SET EXERCISE
Could you render the listing lines as a JSON list of strings, starting at the line containing "How far is (167,255)" and ending at the line containing "860 centimetres", with both of those lines included? Use one string per line and omit blank lines.

THE DATA
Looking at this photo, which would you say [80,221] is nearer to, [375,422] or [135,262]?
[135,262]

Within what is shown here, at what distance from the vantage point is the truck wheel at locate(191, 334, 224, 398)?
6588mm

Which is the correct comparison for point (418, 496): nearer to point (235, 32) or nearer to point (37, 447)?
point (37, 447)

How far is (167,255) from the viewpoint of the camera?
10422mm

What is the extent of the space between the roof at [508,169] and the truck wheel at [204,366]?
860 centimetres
* * *
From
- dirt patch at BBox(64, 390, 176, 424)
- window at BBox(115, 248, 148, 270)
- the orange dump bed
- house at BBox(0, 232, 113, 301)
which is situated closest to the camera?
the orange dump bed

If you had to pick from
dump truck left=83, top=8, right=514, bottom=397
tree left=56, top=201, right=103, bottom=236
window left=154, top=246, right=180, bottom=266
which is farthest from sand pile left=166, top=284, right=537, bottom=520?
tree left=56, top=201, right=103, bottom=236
...
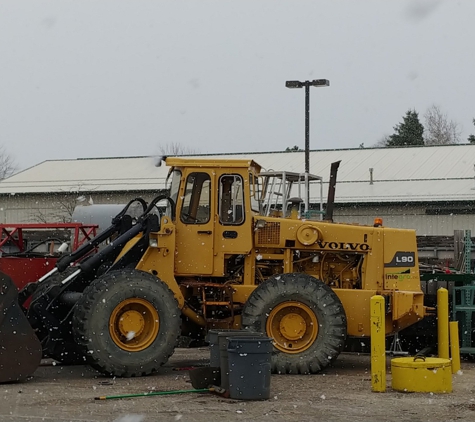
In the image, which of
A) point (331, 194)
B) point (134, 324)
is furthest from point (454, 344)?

FULL SOLUTION
[
  "How far is (167,255) from the viewpoint of the camera?",
  "10422mm",
  "What is the extent of the space between the roof at [508,169] and the truck wheel at [204,366]?",
  "860 centimetres"
]